## DATA TO USE
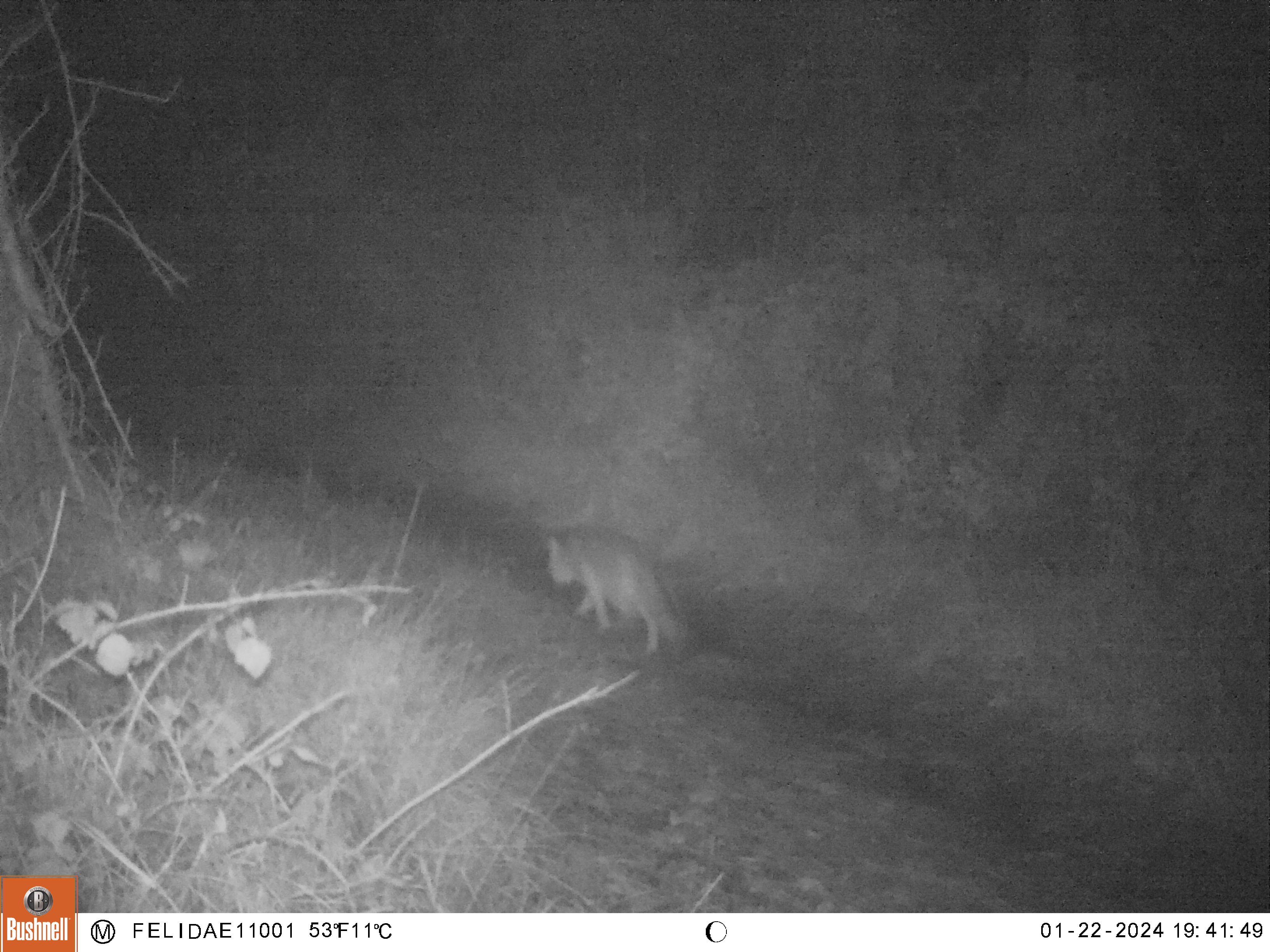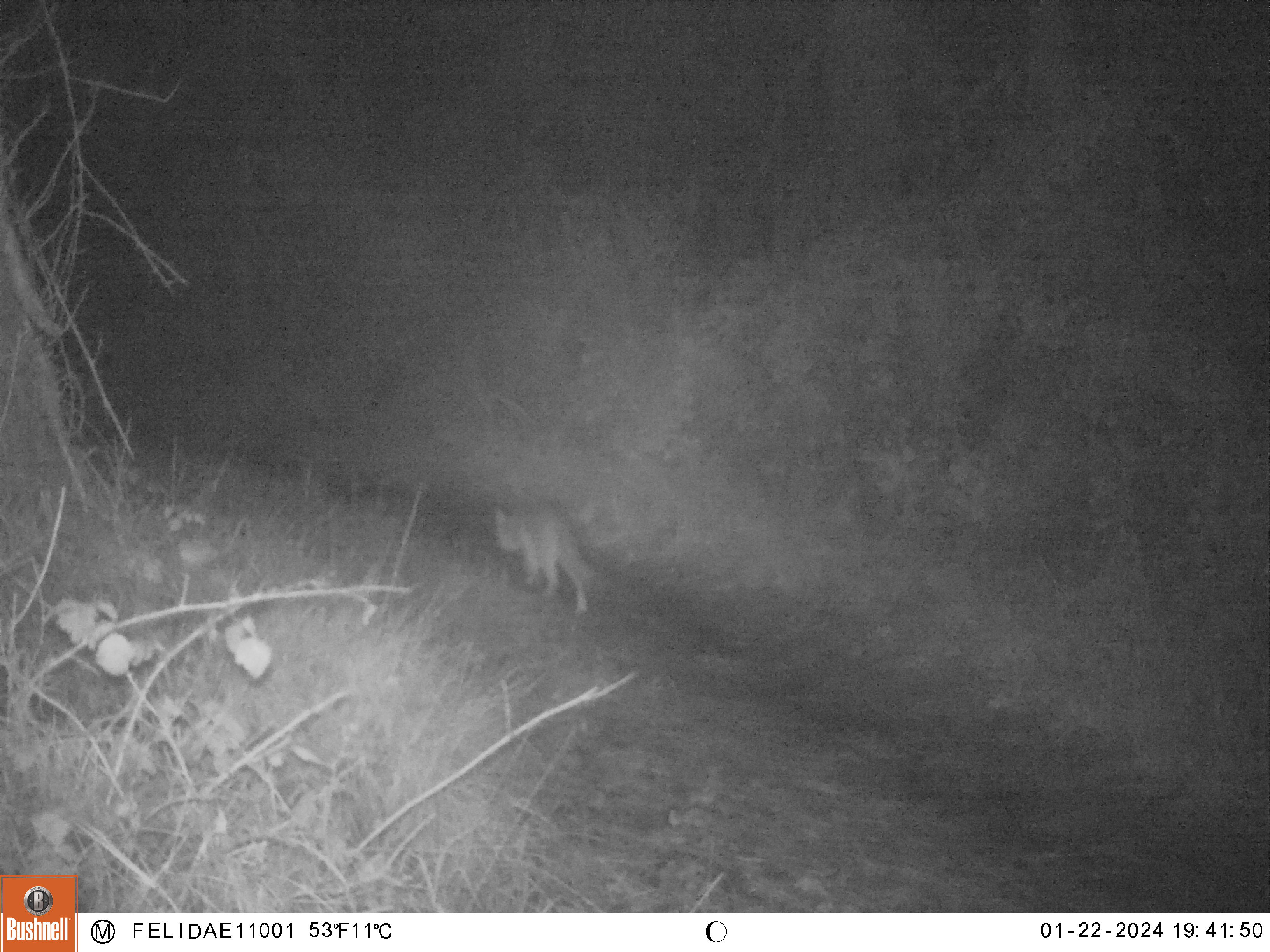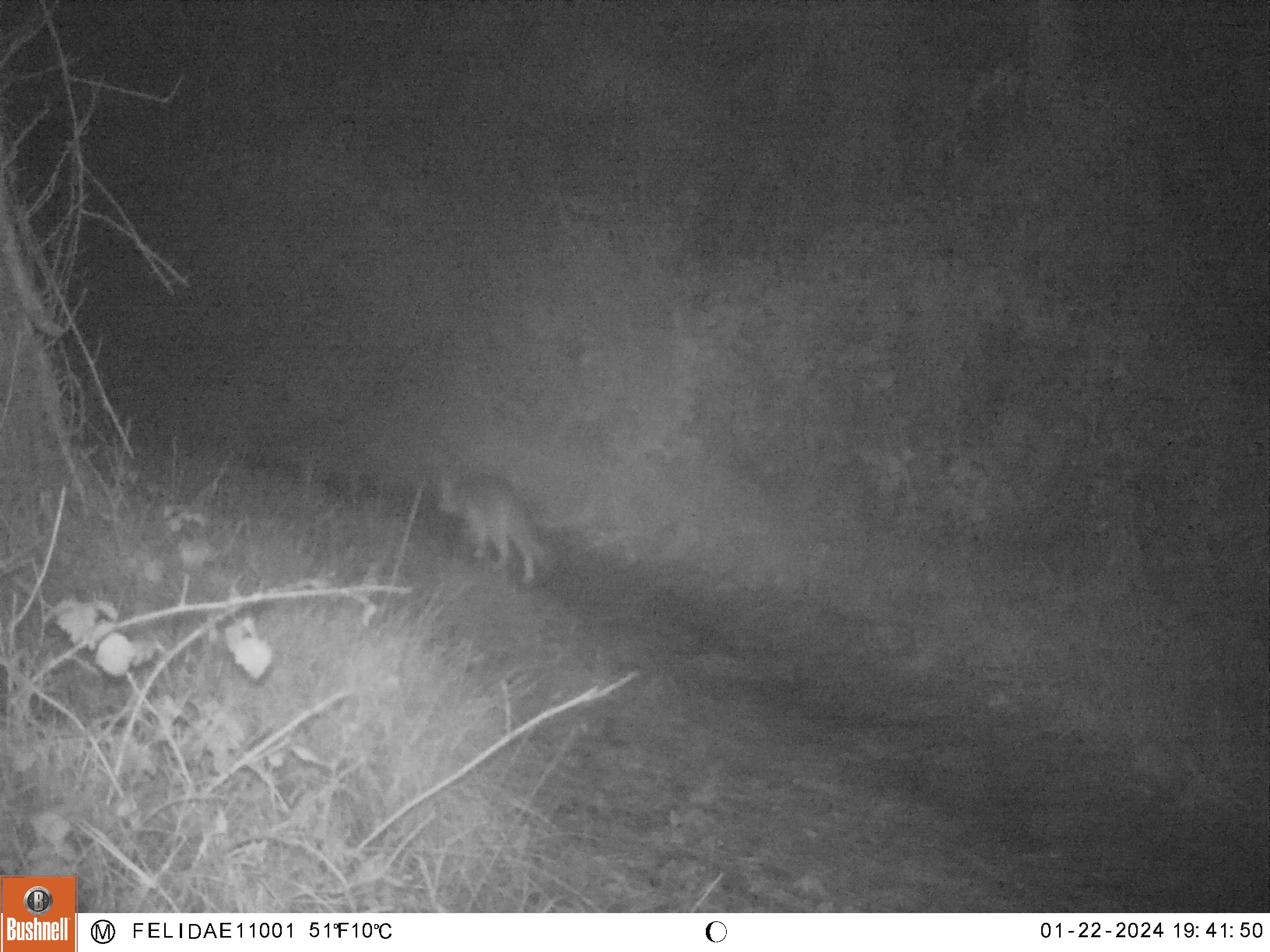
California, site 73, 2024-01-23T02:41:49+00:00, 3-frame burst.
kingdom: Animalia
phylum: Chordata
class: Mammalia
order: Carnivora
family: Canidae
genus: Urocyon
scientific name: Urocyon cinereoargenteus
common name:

## WHAT TO PRODUCE
Could you print the listing above exactly, without the pictures?

## ANSWER BOX
California, site 73, 2024-01-23T02:41:49+00:00, 3-frame burst.
kingdom: Animalia
phylum: Chordata
class: Mammalia
order: Carnivora
family: Canidae
genus: Urocyon
scientific name: Urocyon cinereoargenteus
common name:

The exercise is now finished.